Guqin performance analysis using Music Information Retrieval (MIR) techniques

使用音訊處理技術分析古琴演奏技巧

左圖:古琴左手彈奏手法分類,右圖:演奏手法與五聲音階調式結構的對應關係

The research applies Music Information Retrieval and deep learning techniques to analyze Guqin music, and aims to explore the connection between the global tonal structure in the music piece and the implemented playing techniques in Guqin performance. Incorporating mode and playing technique analysis, this study demonstrates that the structural relationship between notes is crucial for detecting mode, and such information also provides extra guidance for the playing technique detection in local-level. In this study, a new dataset is compiled for Guqin performance analysis. The mode detection is achieved by pattern matching, and the predicted results are conjoined with audio features to be inputted into the Convolutional Neural Network for playing technique detection. It is manifest in the results that the global and local features are inter-connected in Guqin music. Our analysis identifies key components affecting the recognition of mode and playing technique, and challenging cases resulting from unique properties of Guqin audio signal are discussed for further research.

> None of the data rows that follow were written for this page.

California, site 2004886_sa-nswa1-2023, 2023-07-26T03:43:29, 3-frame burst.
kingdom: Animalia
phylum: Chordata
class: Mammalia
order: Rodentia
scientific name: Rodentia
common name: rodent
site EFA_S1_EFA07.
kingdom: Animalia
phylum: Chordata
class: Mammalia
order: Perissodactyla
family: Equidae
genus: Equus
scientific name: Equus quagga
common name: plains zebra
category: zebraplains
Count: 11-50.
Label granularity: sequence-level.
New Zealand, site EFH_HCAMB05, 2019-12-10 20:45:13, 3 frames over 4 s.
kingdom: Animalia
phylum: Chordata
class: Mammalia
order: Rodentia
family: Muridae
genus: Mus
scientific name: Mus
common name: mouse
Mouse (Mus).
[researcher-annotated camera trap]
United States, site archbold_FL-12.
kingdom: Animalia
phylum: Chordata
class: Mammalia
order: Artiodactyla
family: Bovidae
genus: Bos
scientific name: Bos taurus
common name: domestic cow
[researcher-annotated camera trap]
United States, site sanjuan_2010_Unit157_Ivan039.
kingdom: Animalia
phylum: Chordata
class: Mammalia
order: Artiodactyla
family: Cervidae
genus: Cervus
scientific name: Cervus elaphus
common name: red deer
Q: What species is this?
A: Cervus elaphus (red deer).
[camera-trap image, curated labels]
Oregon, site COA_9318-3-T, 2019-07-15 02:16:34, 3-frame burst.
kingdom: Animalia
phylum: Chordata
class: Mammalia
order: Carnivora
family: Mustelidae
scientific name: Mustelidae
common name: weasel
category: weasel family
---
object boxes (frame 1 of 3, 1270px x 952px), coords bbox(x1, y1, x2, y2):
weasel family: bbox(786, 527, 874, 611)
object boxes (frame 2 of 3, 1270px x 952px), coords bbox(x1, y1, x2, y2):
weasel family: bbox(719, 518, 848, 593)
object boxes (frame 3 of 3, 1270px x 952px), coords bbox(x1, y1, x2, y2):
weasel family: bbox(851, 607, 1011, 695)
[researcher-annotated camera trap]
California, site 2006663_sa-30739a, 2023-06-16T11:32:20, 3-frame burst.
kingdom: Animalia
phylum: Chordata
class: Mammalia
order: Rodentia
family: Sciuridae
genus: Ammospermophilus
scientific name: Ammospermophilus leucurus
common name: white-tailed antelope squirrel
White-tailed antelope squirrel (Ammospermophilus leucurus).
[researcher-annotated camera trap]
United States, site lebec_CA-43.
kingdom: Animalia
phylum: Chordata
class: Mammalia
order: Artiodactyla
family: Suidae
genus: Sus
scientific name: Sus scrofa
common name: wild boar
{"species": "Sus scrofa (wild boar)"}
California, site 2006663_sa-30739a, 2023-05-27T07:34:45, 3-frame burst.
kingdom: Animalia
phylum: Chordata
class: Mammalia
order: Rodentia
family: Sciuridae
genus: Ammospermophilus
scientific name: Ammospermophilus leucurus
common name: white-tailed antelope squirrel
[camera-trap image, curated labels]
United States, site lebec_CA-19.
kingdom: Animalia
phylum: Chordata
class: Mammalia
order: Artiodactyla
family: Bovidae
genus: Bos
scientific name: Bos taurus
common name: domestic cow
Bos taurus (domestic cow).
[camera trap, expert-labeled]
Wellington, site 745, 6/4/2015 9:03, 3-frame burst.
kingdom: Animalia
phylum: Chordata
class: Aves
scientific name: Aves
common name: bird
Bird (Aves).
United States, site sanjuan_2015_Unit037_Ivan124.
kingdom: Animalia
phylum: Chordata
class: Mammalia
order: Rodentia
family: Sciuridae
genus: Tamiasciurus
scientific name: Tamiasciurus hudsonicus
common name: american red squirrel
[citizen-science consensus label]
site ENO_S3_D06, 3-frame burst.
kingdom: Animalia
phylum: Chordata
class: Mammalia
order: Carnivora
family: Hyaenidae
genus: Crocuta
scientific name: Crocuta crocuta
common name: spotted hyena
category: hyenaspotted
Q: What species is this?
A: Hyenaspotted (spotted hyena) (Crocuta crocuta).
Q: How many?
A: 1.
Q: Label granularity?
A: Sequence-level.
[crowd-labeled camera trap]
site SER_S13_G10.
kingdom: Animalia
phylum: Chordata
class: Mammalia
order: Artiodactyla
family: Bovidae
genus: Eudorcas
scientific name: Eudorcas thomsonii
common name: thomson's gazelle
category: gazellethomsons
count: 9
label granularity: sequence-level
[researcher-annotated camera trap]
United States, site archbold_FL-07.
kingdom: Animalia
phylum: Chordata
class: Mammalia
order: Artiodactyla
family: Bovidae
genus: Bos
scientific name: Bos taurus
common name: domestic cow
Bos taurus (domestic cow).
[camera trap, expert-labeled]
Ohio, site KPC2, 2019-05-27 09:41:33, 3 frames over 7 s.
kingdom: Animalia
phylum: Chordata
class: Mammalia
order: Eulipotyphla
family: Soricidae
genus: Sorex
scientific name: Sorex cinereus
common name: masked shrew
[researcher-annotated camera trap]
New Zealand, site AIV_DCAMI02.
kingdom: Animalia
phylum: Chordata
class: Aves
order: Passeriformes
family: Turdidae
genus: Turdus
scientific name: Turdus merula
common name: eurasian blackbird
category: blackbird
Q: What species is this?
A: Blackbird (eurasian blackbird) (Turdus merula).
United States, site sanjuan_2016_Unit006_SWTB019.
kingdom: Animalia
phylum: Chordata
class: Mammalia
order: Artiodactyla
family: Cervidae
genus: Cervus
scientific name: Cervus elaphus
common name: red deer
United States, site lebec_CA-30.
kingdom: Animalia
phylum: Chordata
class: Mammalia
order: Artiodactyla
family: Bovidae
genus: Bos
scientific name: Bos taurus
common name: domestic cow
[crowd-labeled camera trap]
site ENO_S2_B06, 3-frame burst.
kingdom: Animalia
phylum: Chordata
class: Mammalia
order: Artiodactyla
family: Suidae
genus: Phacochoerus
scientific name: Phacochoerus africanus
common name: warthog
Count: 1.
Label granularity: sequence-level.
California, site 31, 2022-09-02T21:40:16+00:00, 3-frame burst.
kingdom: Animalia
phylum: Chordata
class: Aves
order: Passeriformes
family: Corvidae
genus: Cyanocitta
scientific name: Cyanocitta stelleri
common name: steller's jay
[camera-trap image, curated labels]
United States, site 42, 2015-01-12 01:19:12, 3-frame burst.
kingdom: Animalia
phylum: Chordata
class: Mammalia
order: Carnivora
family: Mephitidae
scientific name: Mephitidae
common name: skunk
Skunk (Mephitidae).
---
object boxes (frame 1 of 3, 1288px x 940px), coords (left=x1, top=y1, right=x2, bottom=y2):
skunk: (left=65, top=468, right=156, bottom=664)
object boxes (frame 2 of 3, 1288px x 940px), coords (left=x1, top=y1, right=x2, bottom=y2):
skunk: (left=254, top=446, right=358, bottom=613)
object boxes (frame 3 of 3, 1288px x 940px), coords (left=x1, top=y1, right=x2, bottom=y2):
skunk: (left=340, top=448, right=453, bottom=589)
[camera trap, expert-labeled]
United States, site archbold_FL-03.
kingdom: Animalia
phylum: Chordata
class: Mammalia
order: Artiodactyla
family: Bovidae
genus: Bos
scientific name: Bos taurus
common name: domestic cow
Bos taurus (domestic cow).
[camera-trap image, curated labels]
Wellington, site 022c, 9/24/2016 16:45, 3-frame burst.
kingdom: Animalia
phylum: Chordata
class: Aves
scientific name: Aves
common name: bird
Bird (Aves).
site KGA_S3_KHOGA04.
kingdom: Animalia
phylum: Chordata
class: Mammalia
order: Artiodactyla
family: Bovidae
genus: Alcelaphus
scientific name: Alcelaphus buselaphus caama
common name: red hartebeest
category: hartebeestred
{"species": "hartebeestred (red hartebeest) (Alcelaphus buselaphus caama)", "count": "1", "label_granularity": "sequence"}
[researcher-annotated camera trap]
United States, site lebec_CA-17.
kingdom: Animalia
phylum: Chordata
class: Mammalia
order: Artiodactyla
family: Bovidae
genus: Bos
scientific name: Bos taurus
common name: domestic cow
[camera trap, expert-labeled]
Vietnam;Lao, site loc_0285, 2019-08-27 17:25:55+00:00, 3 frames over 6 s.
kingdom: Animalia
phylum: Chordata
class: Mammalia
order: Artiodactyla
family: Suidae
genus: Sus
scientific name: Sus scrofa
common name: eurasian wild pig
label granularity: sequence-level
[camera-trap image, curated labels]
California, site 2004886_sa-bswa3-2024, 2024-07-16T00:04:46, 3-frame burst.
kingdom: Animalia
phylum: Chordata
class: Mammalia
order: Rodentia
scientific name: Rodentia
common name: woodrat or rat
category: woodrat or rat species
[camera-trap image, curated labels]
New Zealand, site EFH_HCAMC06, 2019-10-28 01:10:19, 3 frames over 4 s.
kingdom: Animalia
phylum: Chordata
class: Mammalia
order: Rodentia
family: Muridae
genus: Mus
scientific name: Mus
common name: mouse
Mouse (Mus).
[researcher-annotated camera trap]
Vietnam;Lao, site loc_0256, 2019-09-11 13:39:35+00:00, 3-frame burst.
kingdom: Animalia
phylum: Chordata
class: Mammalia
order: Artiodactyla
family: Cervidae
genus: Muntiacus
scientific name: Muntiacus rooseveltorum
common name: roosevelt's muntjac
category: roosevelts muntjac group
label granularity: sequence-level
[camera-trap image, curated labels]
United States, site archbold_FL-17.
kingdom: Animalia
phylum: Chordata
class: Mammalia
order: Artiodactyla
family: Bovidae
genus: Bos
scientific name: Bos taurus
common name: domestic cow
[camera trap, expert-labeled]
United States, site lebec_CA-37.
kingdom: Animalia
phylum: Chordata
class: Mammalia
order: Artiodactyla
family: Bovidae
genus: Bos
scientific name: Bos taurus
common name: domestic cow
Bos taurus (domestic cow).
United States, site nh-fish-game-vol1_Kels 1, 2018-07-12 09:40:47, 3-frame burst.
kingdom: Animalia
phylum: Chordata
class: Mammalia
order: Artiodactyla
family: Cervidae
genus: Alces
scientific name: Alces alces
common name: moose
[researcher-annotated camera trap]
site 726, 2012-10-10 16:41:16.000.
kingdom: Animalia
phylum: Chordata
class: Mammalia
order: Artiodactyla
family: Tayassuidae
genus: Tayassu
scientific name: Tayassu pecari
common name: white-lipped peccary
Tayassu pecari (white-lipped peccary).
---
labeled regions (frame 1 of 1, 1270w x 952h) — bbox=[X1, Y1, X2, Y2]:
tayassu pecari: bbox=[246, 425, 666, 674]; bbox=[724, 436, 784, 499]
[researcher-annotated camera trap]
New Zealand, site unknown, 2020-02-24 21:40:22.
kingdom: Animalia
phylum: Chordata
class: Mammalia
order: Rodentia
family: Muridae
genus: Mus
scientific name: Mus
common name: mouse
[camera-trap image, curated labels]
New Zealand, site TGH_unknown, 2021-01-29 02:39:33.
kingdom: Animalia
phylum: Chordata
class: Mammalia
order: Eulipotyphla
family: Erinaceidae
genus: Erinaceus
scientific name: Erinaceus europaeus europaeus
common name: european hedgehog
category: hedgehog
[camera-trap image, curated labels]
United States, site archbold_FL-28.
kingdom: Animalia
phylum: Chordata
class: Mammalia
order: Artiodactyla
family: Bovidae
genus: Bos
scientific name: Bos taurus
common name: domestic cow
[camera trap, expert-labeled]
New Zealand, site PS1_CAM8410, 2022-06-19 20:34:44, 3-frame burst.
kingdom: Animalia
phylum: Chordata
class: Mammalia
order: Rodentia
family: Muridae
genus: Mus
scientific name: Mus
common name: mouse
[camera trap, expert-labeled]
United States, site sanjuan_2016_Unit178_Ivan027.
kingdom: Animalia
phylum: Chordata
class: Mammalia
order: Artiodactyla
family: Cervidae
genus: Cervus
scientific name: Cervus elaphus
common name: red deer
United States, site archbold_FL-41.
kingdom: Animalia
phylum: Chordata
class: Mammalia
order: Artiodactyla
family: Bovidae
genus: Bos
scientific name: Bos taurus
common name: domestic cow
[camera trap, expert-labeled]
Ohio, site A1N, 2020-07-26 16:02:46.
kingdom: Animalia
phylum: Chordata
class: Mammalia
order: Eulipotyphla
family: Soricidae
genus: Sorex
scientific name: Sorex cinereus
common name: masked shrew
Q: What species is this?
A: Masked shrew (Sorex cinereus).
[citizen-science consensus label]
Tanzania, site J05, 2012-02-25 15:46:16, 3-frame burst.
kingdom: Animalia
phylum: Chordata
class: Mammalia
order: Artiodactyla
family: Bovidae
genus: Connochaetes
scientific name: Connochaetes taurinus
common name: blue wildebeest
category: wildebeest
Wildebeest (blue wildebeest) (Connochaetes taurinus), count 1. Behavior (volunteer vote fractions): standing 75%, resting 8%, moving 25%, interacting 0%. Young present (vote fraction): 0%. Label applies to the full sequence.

本研究使用音樂資訊檢索技術(Music Information Retrieval, MIR)及AI模型分析中國五聲音階的調式結構與古琴左手演奏手法的關聯性,古琴的歷史演奏錄音經過專家的收集及標註,本研究發展了模式比對(pattern match)的演算法,根據樂曲的錄音檔案進行自動的樂曲調式結構分析,而左手演奏手法則使用AI模型中的卷積神經網絡(Convolutional Neural Network)進行自動分類,分析結果顯示左手演奏手法的分佈情況符應了樂曲的整體調式結構,在研究中也討論了古琴與其它撥弦樂器不同的獨特聲音特質。

Expressive semantics in orchestral conducting movement

樂團指揮動作的音樂表現語彙

左圖:樂團指揮家的3-D身體動作追蹤,右圖:指揮表現語彙(semantics)辨認

In this research, we seek to explore an approach to search for effective descriptors in conducting movement to express musical features, and to extract complex expressive semantics from elementary conducting kinematic variations in a valid musical context. This study proposes a multi-task learning model to jointly identify dynamic, articulation, and phrasing cues from conducting kinematics. A professional conducting movement dataset is compiled using a high-resolution motion capture system. ReliefF algorithm is applied to select significant features from conducting movement, and recurrent neural network (RNN) is implemented to identify multiple movement cues. The experimental results disclose the key elements in conducting movement to communicate musical expressiveness, as well as to highlight the advantage of multi-task learning in the complete musical context over single-task learning. To the best of our knowledge, this is the first attempt to explore multiple semantic expressive cuing in conducting movement kinematics using recurrent neural network.

本研究探索樂團指揮家的動作語彙(movement semantics),3-D動作追蹤(motion capture)技術被應用於錄製樂團指揮家的身體動作,並分析指揮動作的運動力學(kinematic)特徵,特徵選擇(feature selection)的演算法辨認出動作中的主要特徵,此些特徵並經由AI模型中的遞歸神經網路(Recurrent Neural Network)自動分類,辨識出指揮動作中關於樂句、力度,以及演奏技巧(articulation) 的指示。